It’s like that single piece of a 500-piece jigsaw puzzle, set off to one side. You know the one. That piece right in front of you. You think “That can’t be the right piece…” but you keep looking at it as if your brain is subliminally screaming “No, dumbass, that IS the piece you need, just pick it up and try it out!” Then on the tenth time you look at that piece, you pick it up and it just looks like the right fit. You try it out, and your top quarter section is finally completed.

I hate jigsaw puzzles, by the way.

When it comes to writing though, I love this moment. It’s the breakthrough that drives your characters forward and also ties in previous (or future) books together, building on the universe in ways that catch you by surprise. I call this an “A-ha” moment for a writer.

Not to be confused with the above A-ha moment. That A-ha moment is entirely non-writing related, but still a banging music video. (Work that snare drum, white boy.)

Sorry, where was I?

Oh, right, the A-ha moment for a writer.

It could have been a line you might have dropped into a conversation in order to avoid a possible plot corner. It could have been a device you never fully explored in your worldbuilding notes. Whatever it is, the A-ha moment sets off a chain reaction and connecting of the dots, driving your story forward in a logical direction. If any of your readers question it (and rest assured, they will) you can come back with facts from the A-ha moment that only reinforces the decisions and directions you’ve taken. This kind of literary badassery backed up by citations wraps your story in a suit of titanium, turning your collection of words into an unstoppable tank of awesome, all because you asked yourself those questions, made notes on the answers you discovered, and have your characters, events, and actions click and clack together.

TGTR-Connery-SutherlandThis is part of the magic writers conjure—making what appears to be a sense of random happenings all fit together, and taking the audience for a mental ride. Maybe that love of the A-ha moment comes from great heist movies like The Sting and The Great Train Robbery, or enjoying David Suchet as Hercule Poirot. You search for the tell or the clue to solve the mystery when, in fact, it was right in front of you the entire time.

It’s a beautiful thing, that moment of discovery when you’re writing. If it works like that for you when you writing it, then it should go like that for your readers. It’s more than okay to have fun when you’re writing. After all, if you’re not enjoying the story, how can you expect your readers to as well? You should also be hanging on for the roller coaster ride, too. This is an adventure for all of us. Writers included.

1 Comment

  1. Ah, the brick wall.
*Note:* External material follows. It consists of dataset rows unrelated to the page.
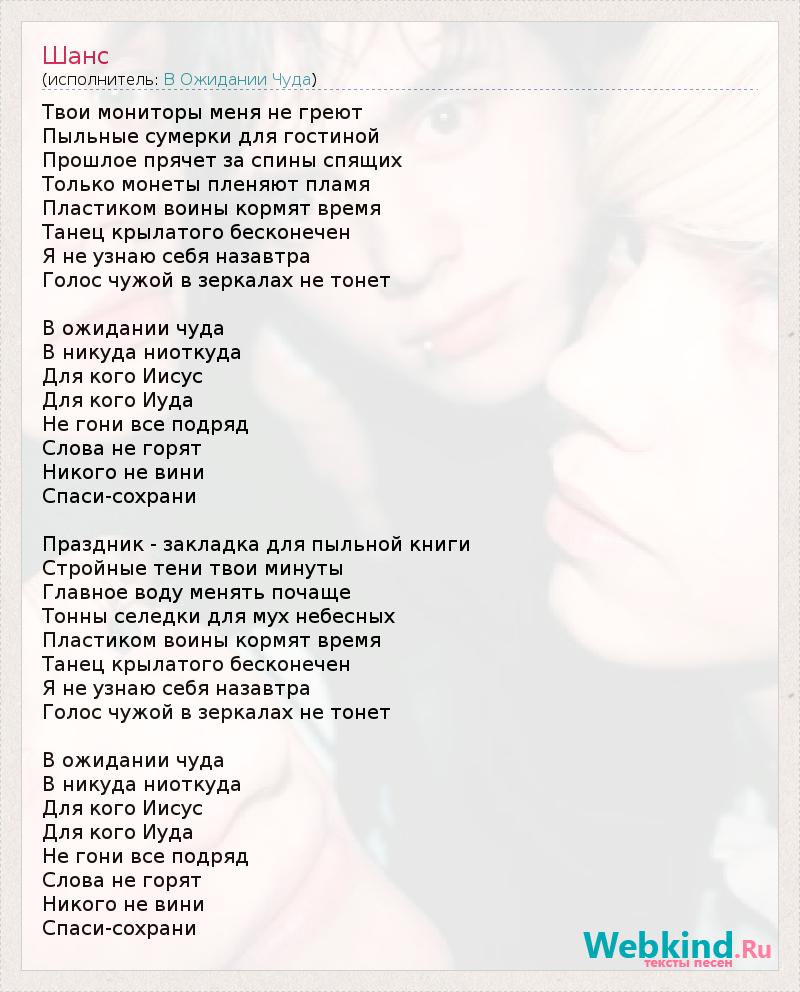 Шанс
(исполнитель: В Ожидании Чуда)

Твои мониторы меня не греют
Пыльные сумерки для гостиной
Прошлое прячет за спины спящих
Только монеты пленяют пламя
Пластиком воины кормят время
Танец крылатого бесконечен
Я не узнаю себя назавтра
Голос чужой в зеркалах не тонет

В ожидании чуда
В никуда ниоткуда
Для кого Иисус
Для кого Иуда
Не гони все подряд
Слова не горят
Никого не вини
Спаси-сохрани

Праздник - закладка для пыльной книги
Стройные тени твои минуты
Главное воду менять почаще
Тонны селедки для мух небесных
Пластиком воины кормят время
Танец крылатого бесконечен
Я не узнаю себя назавтра
Голос чужой в зеркалах не тонет

В ожидании чуда
В никуда ниоткуда
Для кого Иисус
Для кого Иуда
Не гони все подряд
Слова не горят
Никого не вини
Спаси-сохрани

Webkind.Ru
тексты песен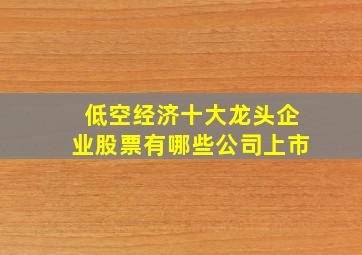 低空经济十大龙头企业股票有哪些公司上市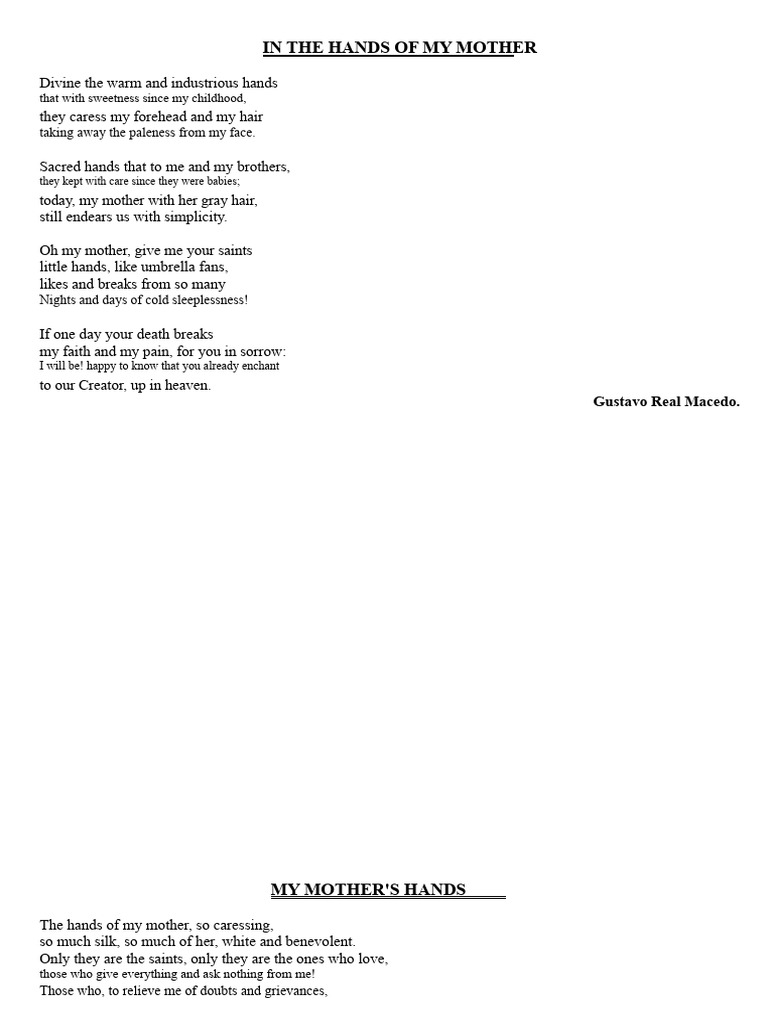 IN THE HANDS OF MY MOTHER

Divine the warm and industrious hands
that with sweetness since my childhood,
they caress my forehead and my hair
taking away the paleness from my face.

Sacred hands that to me and my brothers,
they kept with care since they were babies;
today, my mother with her gray hair,
still endears us with simplicity.

Oh my mother, give me your saints
little hands, like umbrella fans,
likes and breaks from so many
Nights and days of cold sleeplessness!

If one day your death breaks
my faith and my pain, for you in sorrow:
I will be! happy to know that you already enchant
to our Creator, up in heaven.

Gustavo Real Macedo.

MY MOTHER'S HANDS

The hands of my mother, so caressing,
so much silk, so much of her, white and benevolent.
Only they are the saints, only they are the ones who love,
those who give everything and ask nothing from me!
Those who, to relieve me of doubts and grievances,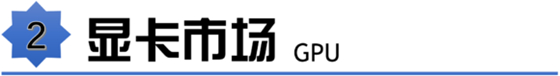 2 显卡市场 GPU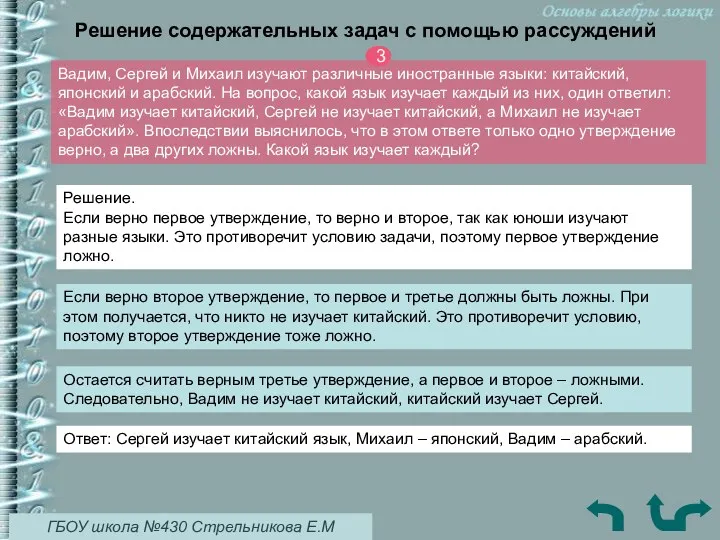 Основы алгебры логики

Решение содержательных задач с помощью рассуждений

3

Вадим, Сергей и Михаил изучают различные иностранные языки: китайский, японский и арабский. На вопрос, какой язык изучает каждый из них, один ответил: «Вадим изучает китайский, Сергей не изучает китайский, а Михаил не изучает арабский». Впоследствии выяснилось, что в этом ответе только одно утверждение верно, а два других ложны. Какой язык изучает каждый?

Решение.
Если верно первое утверждение, то верно и второе, так как юноши изучают разные языки. Это противоречит условию задачи, поэтому первое утверждение ложно.

Если верно второе утверждение, то первое и третье должны быть ложны. При этом получается, что никто не изучает китайский. Это противоречит условию, поэтому второе утверждение тоже ложно.

Остается считать верным третье утверждение, а первое и второе – ложными. Следовательно, Вадим не изучает китайский, китайский изучает Сергей.

Ответ: Сергей изучает китайский язык, Михаил – японский, Вадим – арабский.

ГБОУ школа №430 Стрельникова Е.М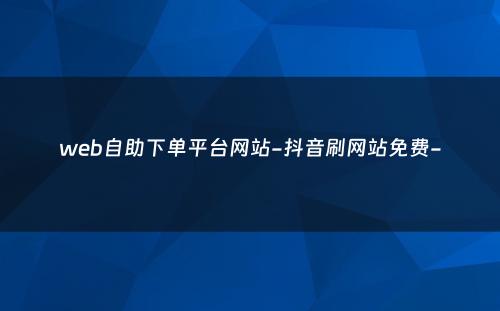 web自助下单平台网站-抖音刷网站免费-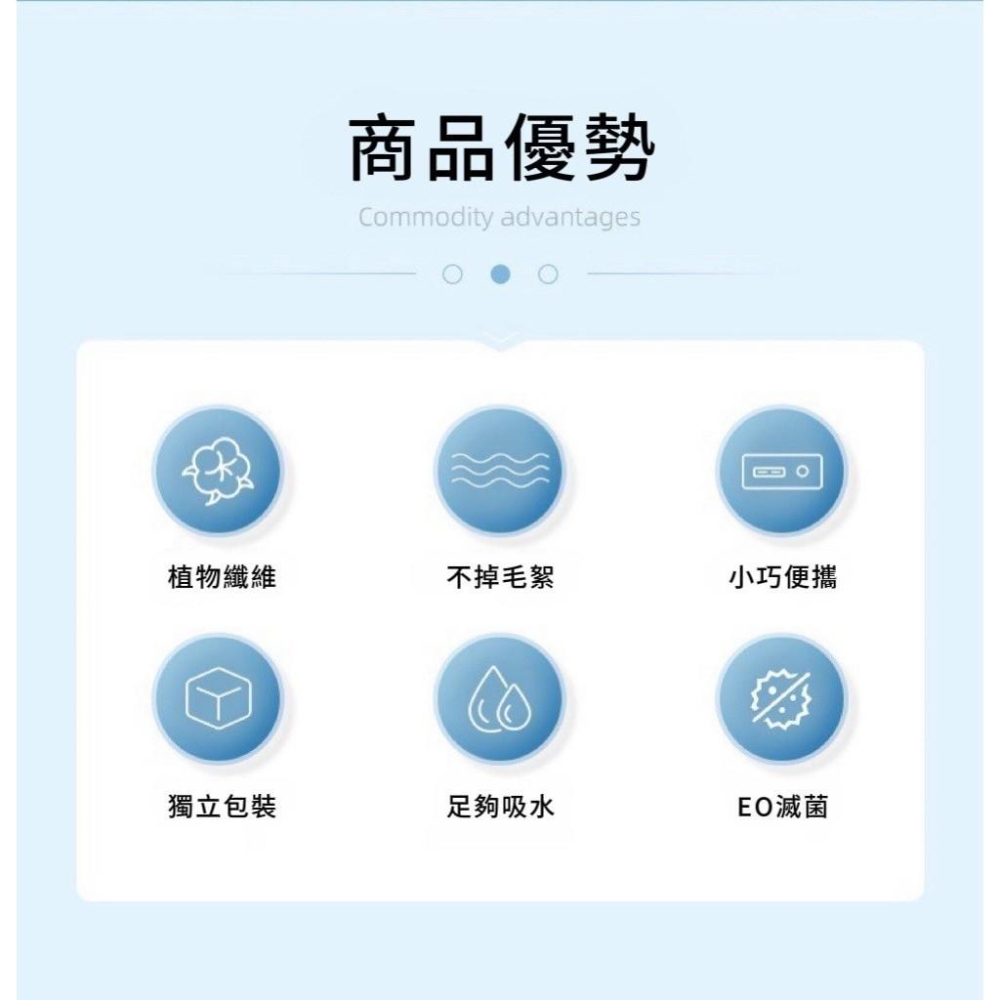 商品優勢
Commodity advantages

植物纖維
不掉毛絮
小巧便攜
獨立包裝
足夠吸水
EO滅菌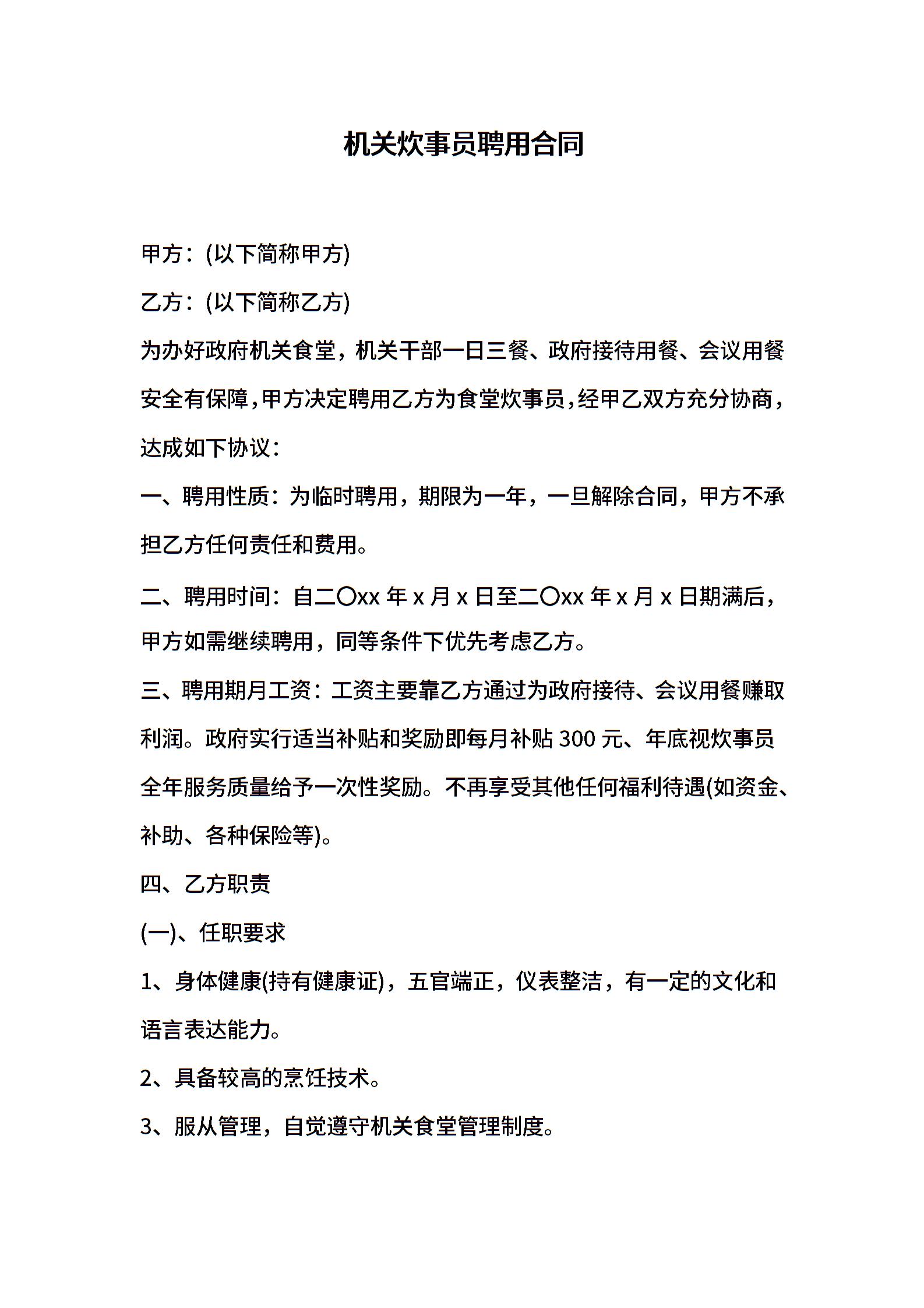 机关炊事员聘用合同

甲方：(以下简称甲方)

乙方：(以下简称乙方)

为办好政府机关食堂，机关干部一日三餐、政府接待用餐、会议用餐安全有保障，甲方决定聘用乙方为食堂炊事员，经甲乙双方充分协商，达成如下协议：

一、聘用性质：为临时聘用，期限为一年，一旦解除合同，甲方不承担乙方任何责任和费用。

二、聘用时间：自二〇xx 年 x 月 x 日至二〇xx 年 x 月 x 日期满后，甲方如需继续聘用，同等条件下优先考虑乙方。

三、聘用期月工资：工资主要靠乙方通过为政府接待、会议用餐赚取利润。政府实行适当补贴和奖励即每月补贴 300 元、年底视炊事员全年服务质量给予一次性奖励。不再享受其他任何福利待遇(如资金、补助、各种保险等)。

四、乙方职责

(一)、任职要求

1、身体健康(持有健康证)，五官端正，仪表整洁，有一定的文化和语言表达能力。

2、具备较高的烹饪技术。

3、服从管理，自觉遵守机关食堂管理制度。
One would think that as writers we wouldn’t see it very often, but we see it a lot. A whole lot. A good portion of that is because sometimes in a story you need to bring your characters where everything seems hopeless. A point where everything just stops because you can either go in any direction, or in no direction at all. And there is the wall.

    In my experience, the question one must ask to get past the wall is not “How do I get there?”. It is usually “What is the worst way to get there?” or “What would be the stupidest thing for my characters to do now?” These are much easier questions to answer, and if they don’t provide answers to the first question, they spark ideas that do lead you past the wall. And gives you some interesting plot twists.